An open letter to State Governors & Legislatures (Mo. only)
Stop Subsidizing Telecom Corporations with Public Funds
19 so far! Help us get to 25 signers!
I urge you to vote against SB1065 (Brown) and its amendments. This bill requires Missouri's Department of Transportation to reimburse private telecommunications companies, broadband providers, video service providers, and cable operators for labor costs when their infrastructure must be relocated for road projects. While this is framed as a practical fix for infrastructure coordination, it is a direct transfer of public dollars to private corporations and working Missourians deserve to know who this bill actually serves.
Under the amended version of this bill, the reimbursement cap rises from $15 million to $25 million per year across all three initial fiscal years, totaling up to $75 million in public funds flowing to largely unregulated, investor-owned private companies. These are not small community co-ops struggling to survive. These are industries that have spent decades lobbying against consumer protections, opposing net neutrality, and fighting regulations that would make broadband affordable and accessible to low-income families across this state.
The bill also quietly opens highway rights-of-way to high-voltage electric transmission facilities, including merchant transmission line developers (private profit-seeking entities) with the expectation that rules accommodating them will be developed later. This is policymaking designed to benefit private investors, written with urgency while public broadband and rural utility access remain underfunded and deprioritized.
Proponents will argue this is about removing barriers to road construction.
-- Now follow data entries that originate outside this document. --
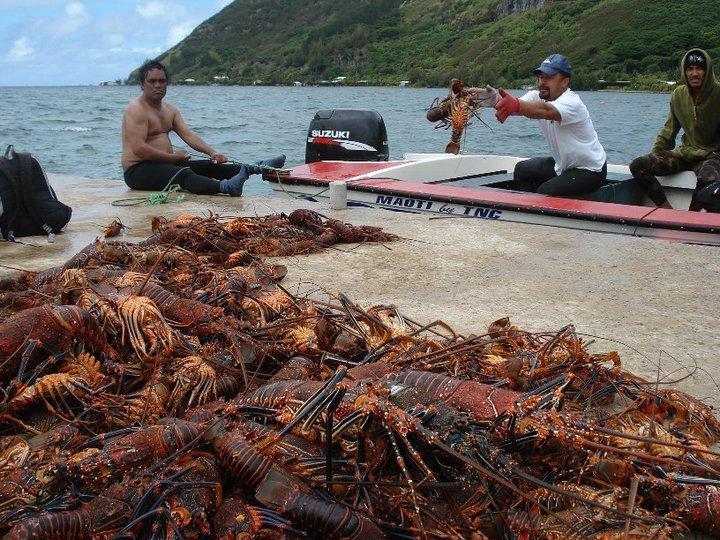 Pêche miraculeuse de langoustes à Rapa après l'ouverture du Rahui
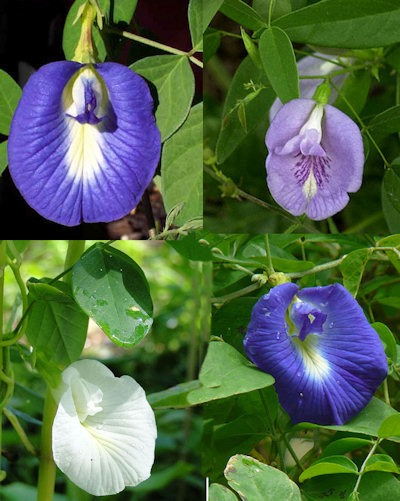 Different-colours-of-Butterfly-pea-flower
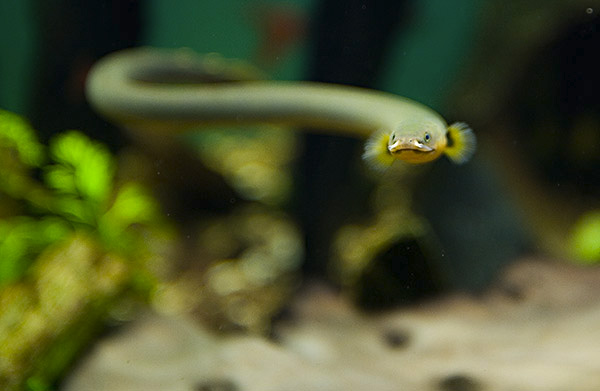 Flösselaal (Erpetoichthys calabaricus)   Fischlexikon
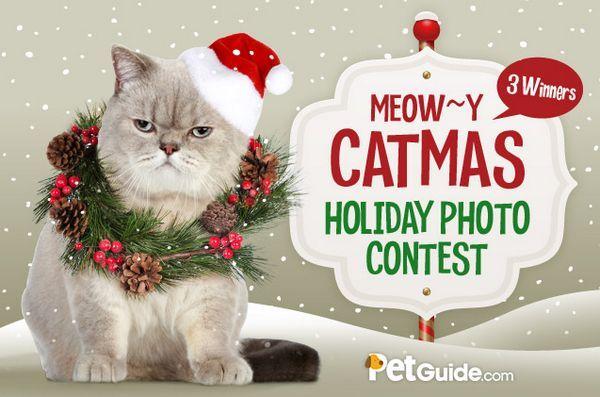 Concours de photos miaouy catmas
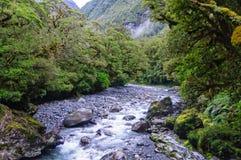 Cleddau River - Fiorland National Park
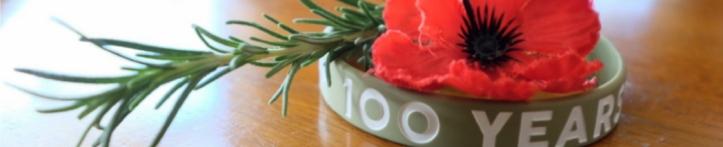 100 years 1048 214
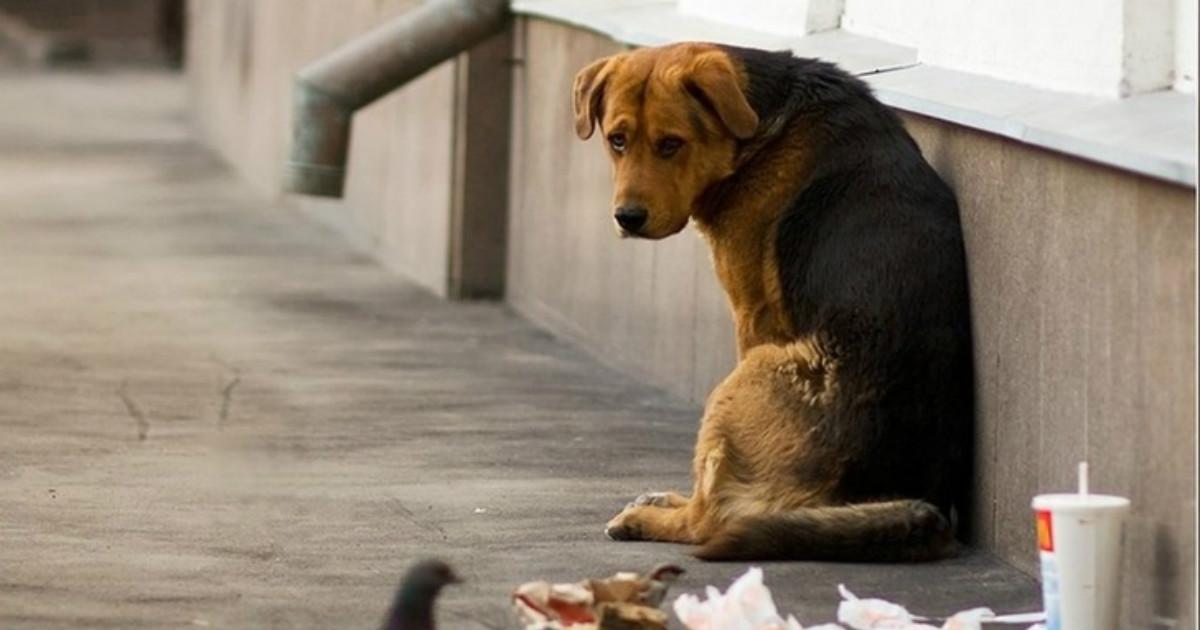 Помощь бездомным животным: 5…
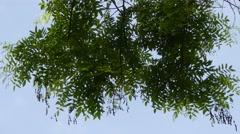 Styphnolobium japonicum Schot Stock Footage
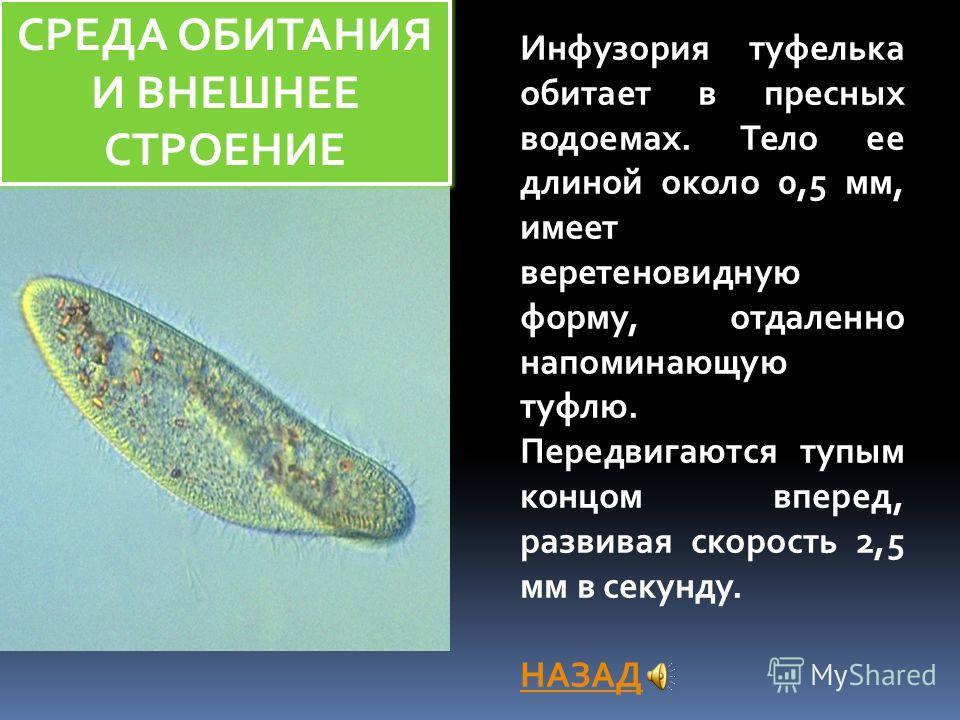 СРЕДА ОБИТАНИЯ И ВНЕШНЕЕ СТРОЕНИЕ Инфузория туфелька обитает в пресных водоемах. Тело ее длиной около 0,5 мм, имеет веретеновидную форму, отдаленно напоминающую туфлю. Передвигаются тупым концом вперед, развивая скорость 2,5 мм в секунду. НАЗАД
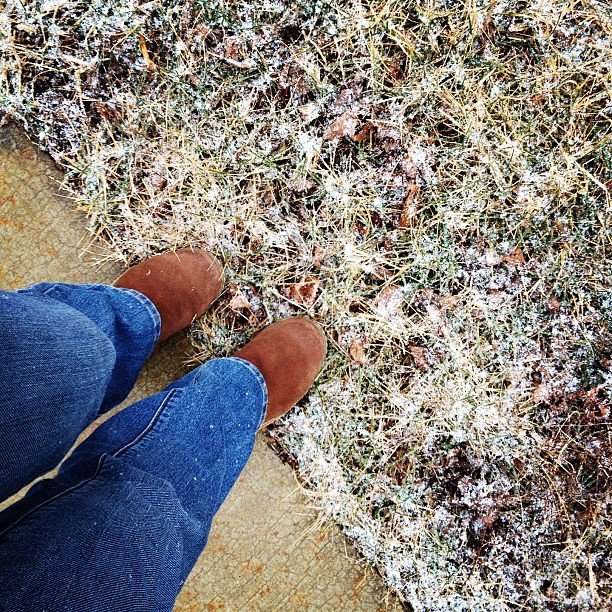 41/365+1 Sprinkling of Snow #fromwhereistand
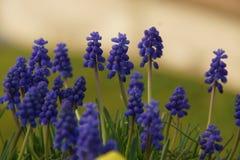 Wspaniali kwiaty z fiołkowym skocznym kolorem Frontowy widok Obraz Stock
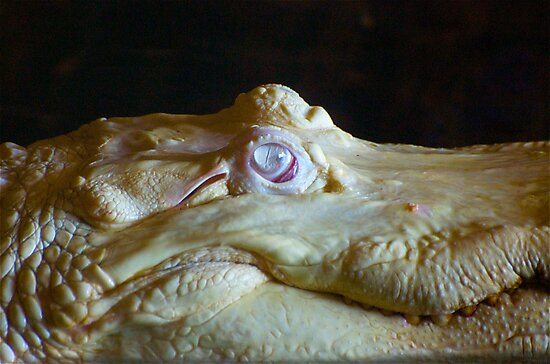 Albino Alligator Up Close by TJ Baccari Photography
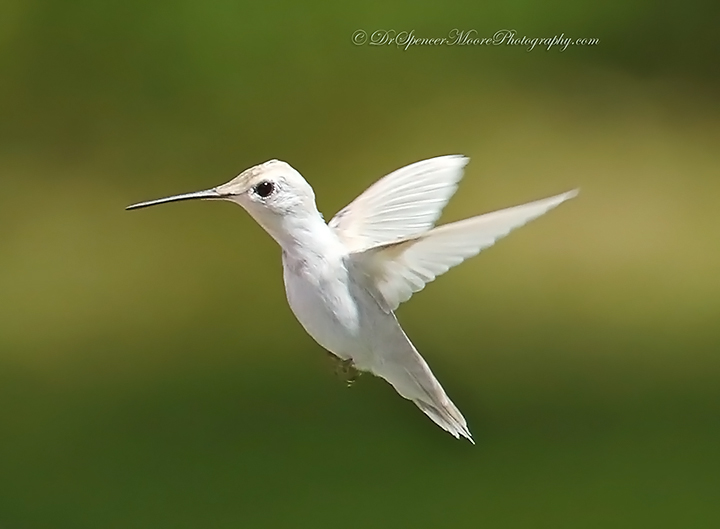 Angel in Flight (2/6)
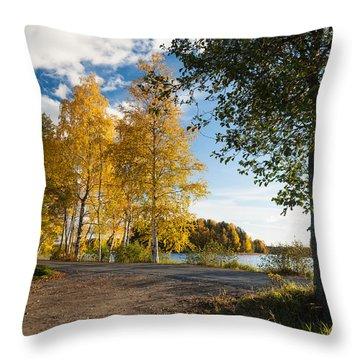 Golden Autumn Birches Throw Pillow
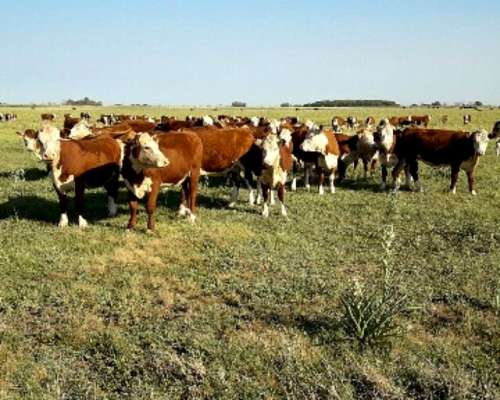 Nuevo Lote Vaquillonas Polled Heref Trazadas, Clasif Aach
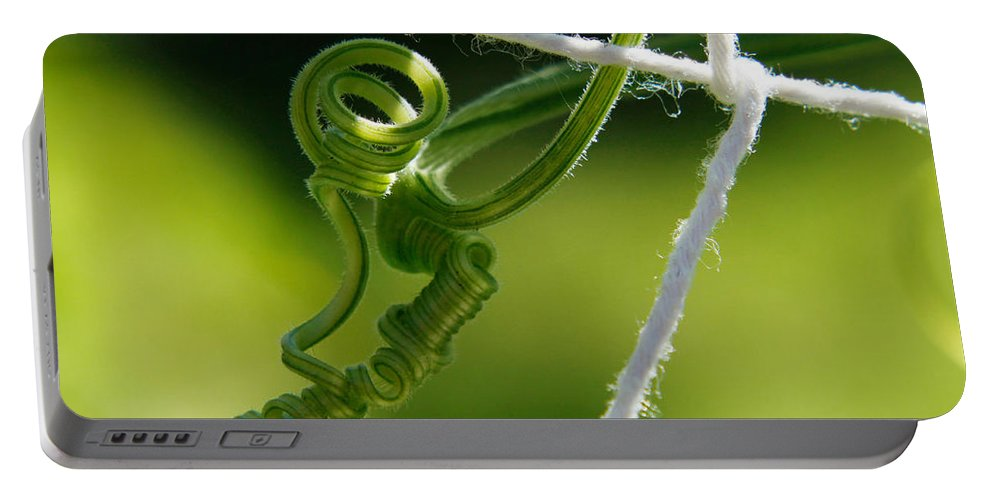 Vine Portable Battery Charger featuring the photograph The Stretch by Carol F Austin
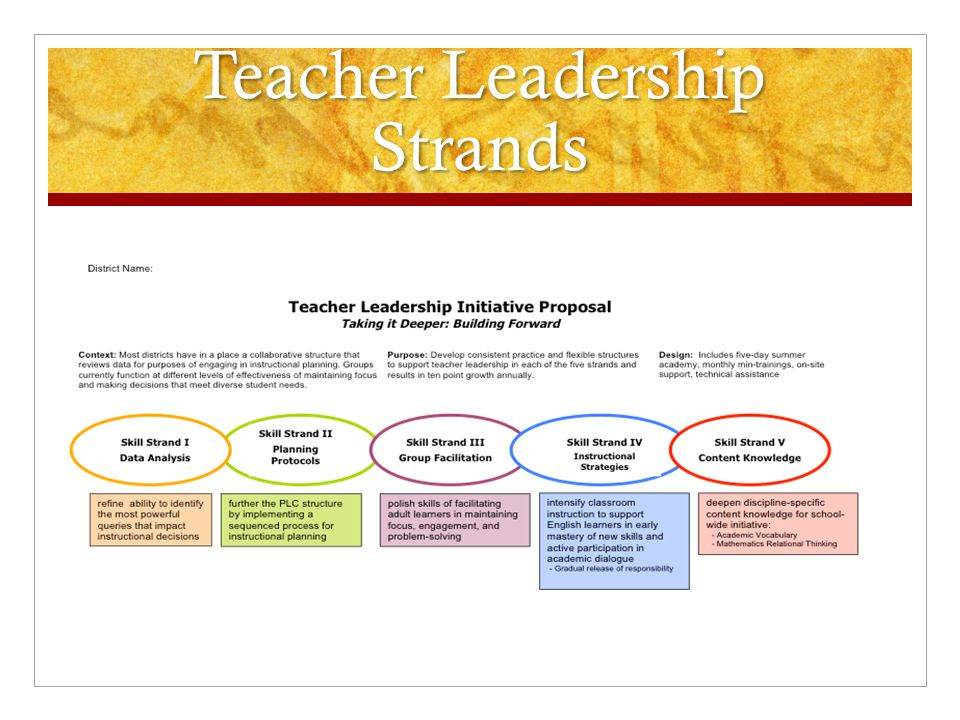 Teacher Leadership Strands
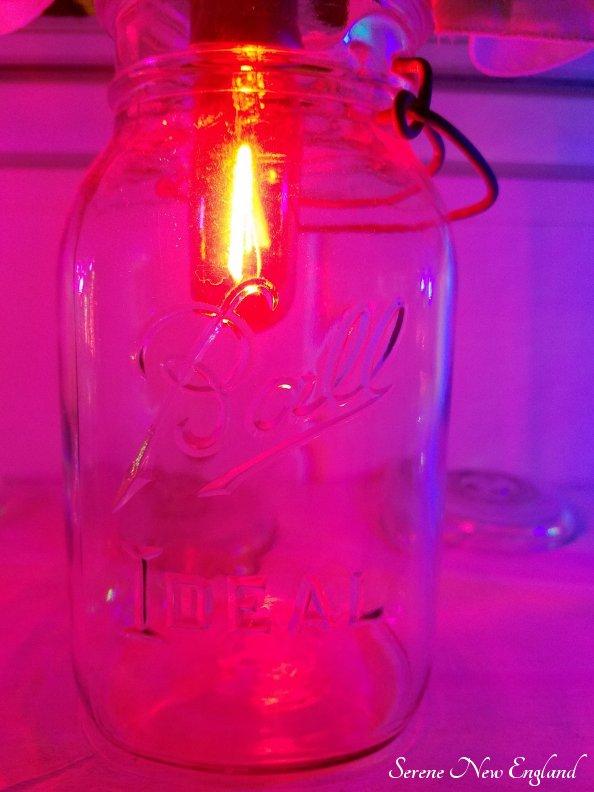 Vintage Christmas Lights Edison Bulbs Mason Jars Bottles (7)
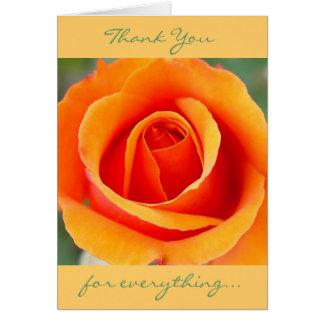 Pêssego/cartões de agradecimentos alaranjados cartão de nota
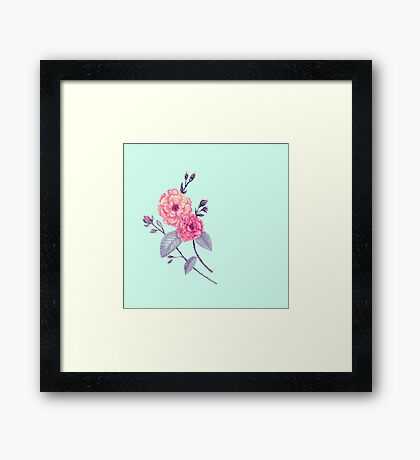 Rose, Soft Peach on Mint Framed Print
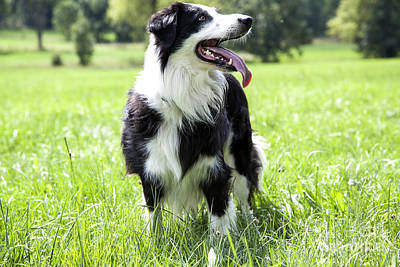 Loyality Photograph - Border Collie In The Nature by Regina Koch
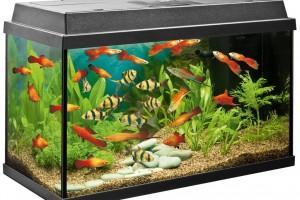 Почему умирают рыбки в аквариуме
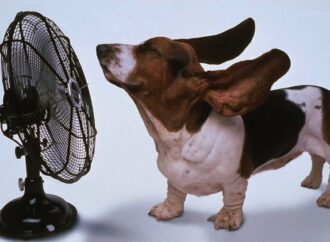 Weather Warning: Heatwave Hits South Africa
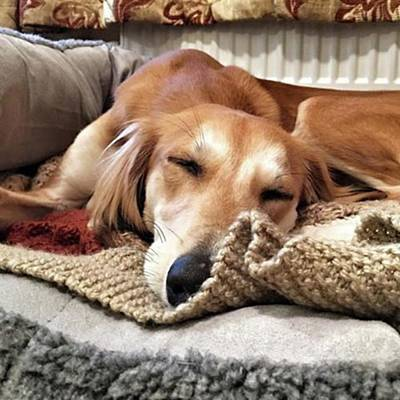 Wall Art - Photograph - It's Been A Hard Day...  #saluki by John Edwards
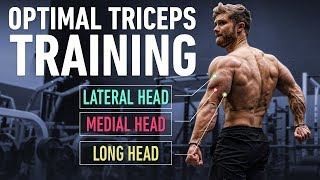 How To Build Huge Triceps with Optimal Training Technique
But if these companies have benefited from public right-of-way access for years (often at little to no cost) asking taxpayers to also cover their relocation expenses is a subsidy by another name. When Missouri schools are underfunded, when Medicaid expansion remains fragile, and when rural communities still lack reliable internet, the state's priority should not be reimbursing profitable telecom corporations for the ordinary costs of doing business in public spaces.
Public infrastructure dollars should serve the public. This bill serves shareholders. I urge a no vote.